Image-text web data
•••

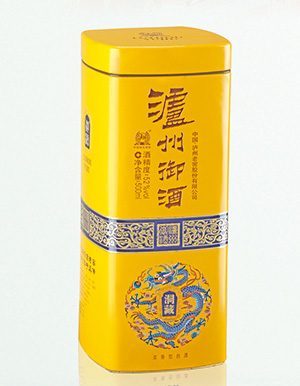 铁盒-007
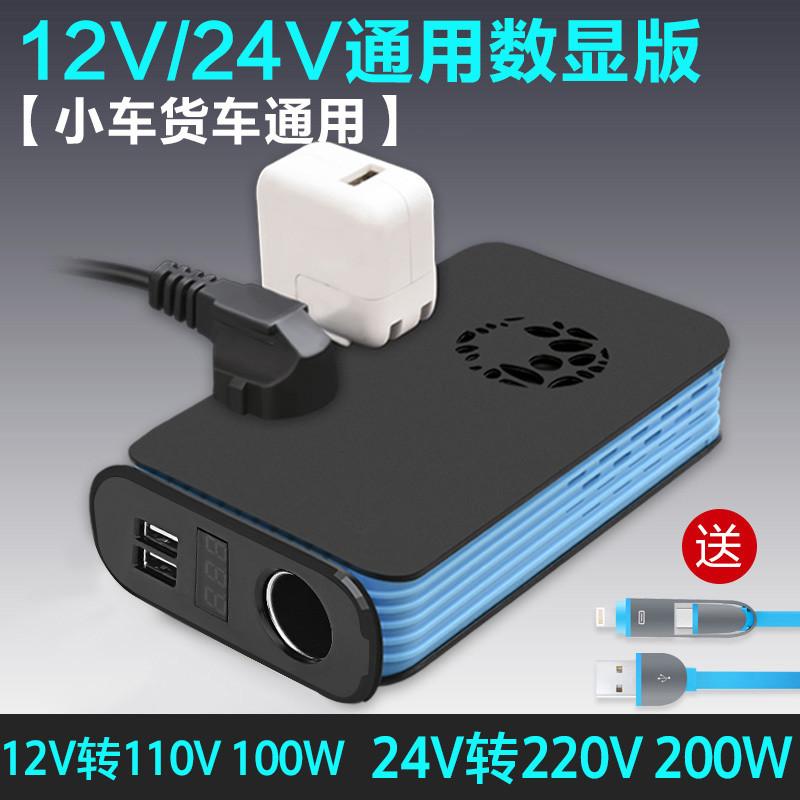 El vehículo inversor de 12V24V a 220V multifuncional de la pequeña casa de convertidor de corriente del cargador.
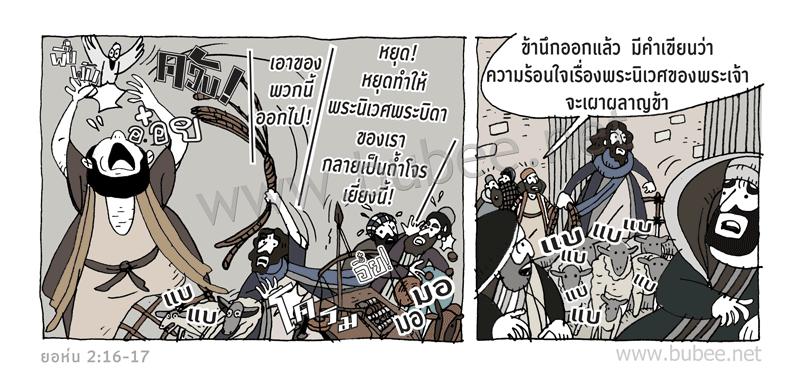 john-2-15-Daily2016_4_7 (1)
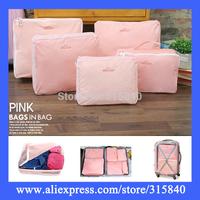 1pc/5sets New 2014 Waterproof Nylon Women Men Travel Bag Bedding Storage Bags Clothes Organizer -- BIB50 PA62 Wholesale
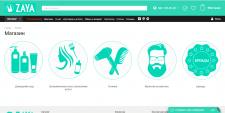 Иконки для сайта косметики для волос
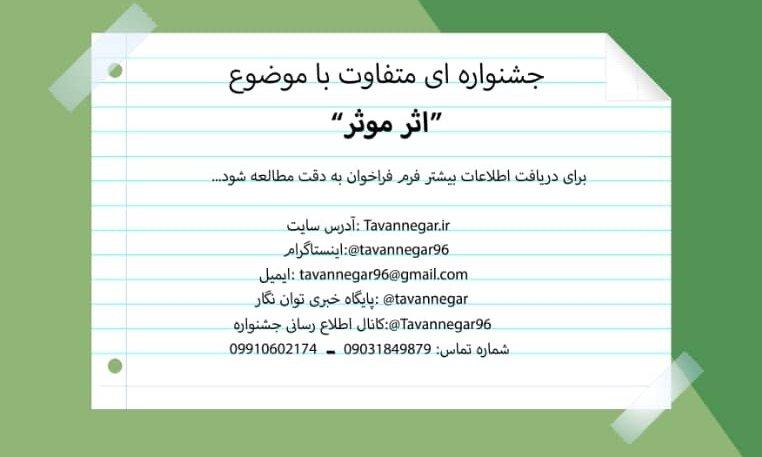 ۳۱ مردادماه؛ آخرین مهلت شرکت در چهارمین جشنواره رسانهای معلولان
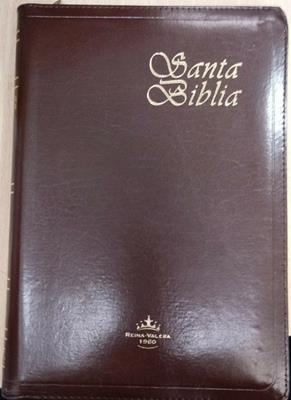 Biblia Tamaño 067 Semifina Cafe (Imitación Piel) [Biblia]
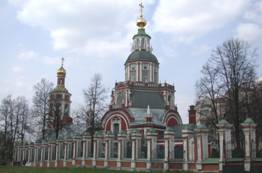 Иоанна Воина церковь на Якиманке в Москве
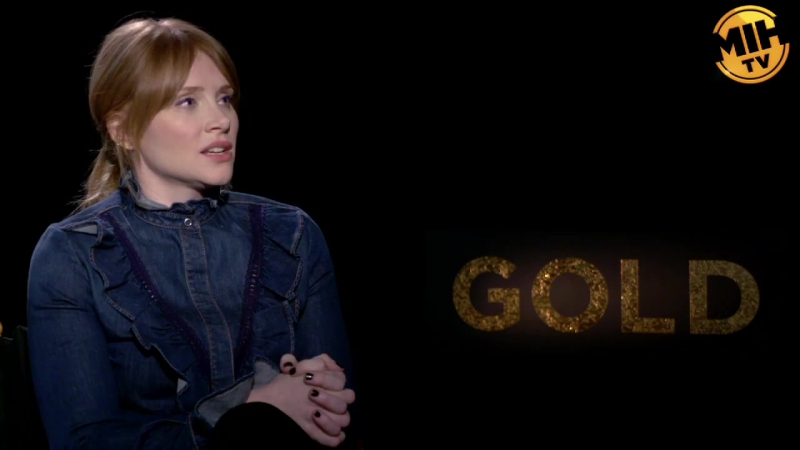 MadeInHollywoodTV _ Bryce Dallas Howard Gold Interview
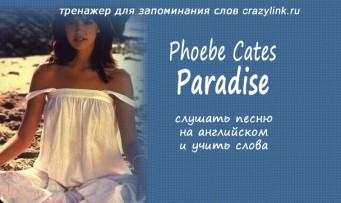 Phoebe Cates - Paradise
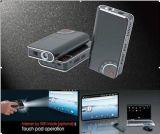 高清安卓系统带电池微型投影机(JX-131C+)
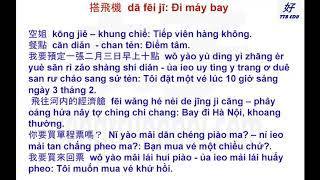 Tiếng Trung bồi | [TOPIC 26] GIAO TIẾP TIẾNG TRUNG KHI ĐI MÁY BAY, Ở SÂN BAY | TIENGTRUNGBOI.COM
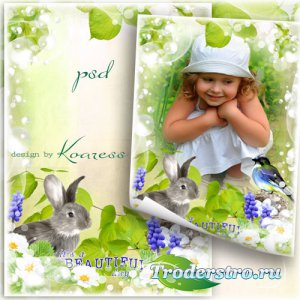 Рамка для фотошопа - Весенний денек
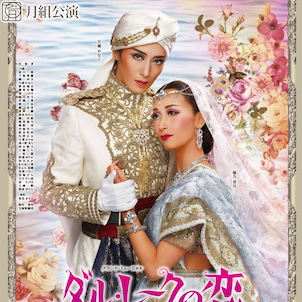 ライブ配信「宝塚 ダル・レークの恋」の画像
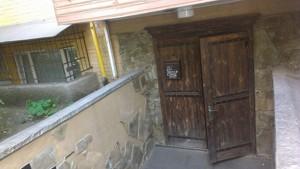 Офис, Овручская, Киев, P-13869 - Фото 5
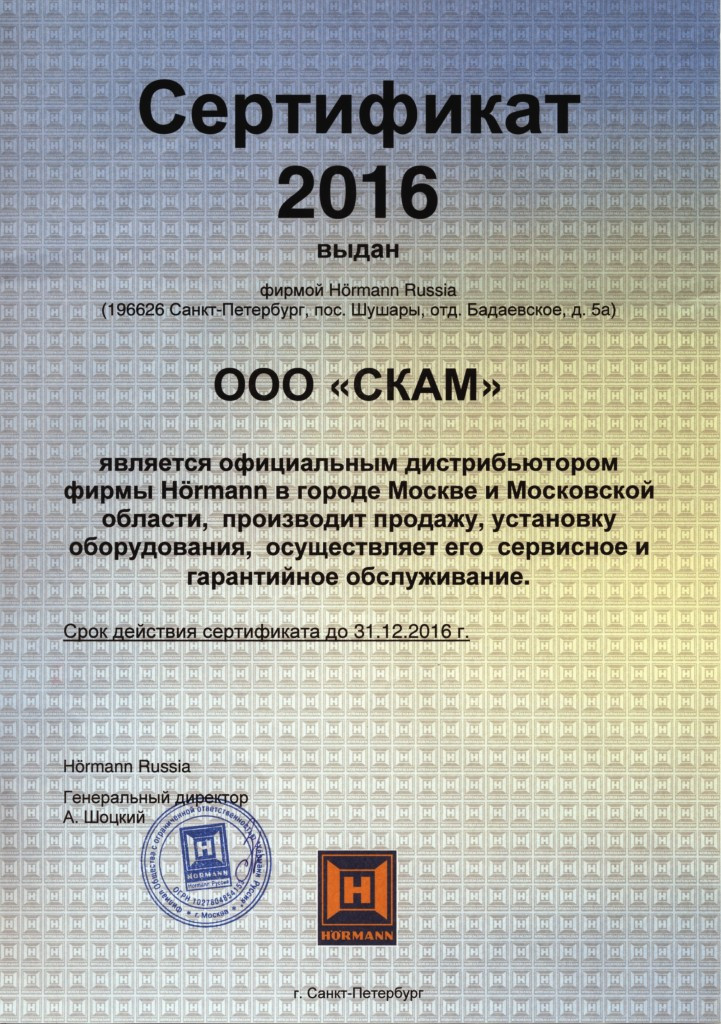 сертиф 2016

•••

Repeat every record above exactly, except the pictures.

* **SOLUTION FOR THIS PROBLEM**
 铁盒-007
 El vehículo inversor de 12V24V a 220V multifuncional de la pequeña casa de convertidor de corriente del cargador.
 john-2-15-Daily2016_4_7 (1)
 1pc/5sets New 2014 Waterproof Nylon Women Men Travel Bag Bedding Storage Bags Clothes Organizer -- BIB50 PA62 Wholesale
 Иконки для сайта косметики для волос
 ۳۱ مردادماه؛ آخرین مهلت شرکت در چهارمین جشنواره رسانهای معلولان
 Biblia Tamaño 067 Semifina Cafe (Imitación Piel) [Biblia]
 Иоанна Воина церковь на Якиманке в Москве
 MadeInHollywoodTV _ Bryce Dallas Howard Gold Interview
 Phoebe Cates - Paradise
 高清安卓系统带电池微型投影机(JX-131C+)
 Tiếng Trung bồi | [TOPIC 26] GIAO TIẾP TIẾNG TRUNG KHI ĐI MÁY BAY, Ở SÂN BAY | TIENGTRUNGBOI.COM
 Рамка для фотошопа - Весенний денек
 ライブ配信「宝塚 ダル・レークの恋」の画像
 Офис, Овручская, Киев, P-13869 - Фото 5
 сертиф 2016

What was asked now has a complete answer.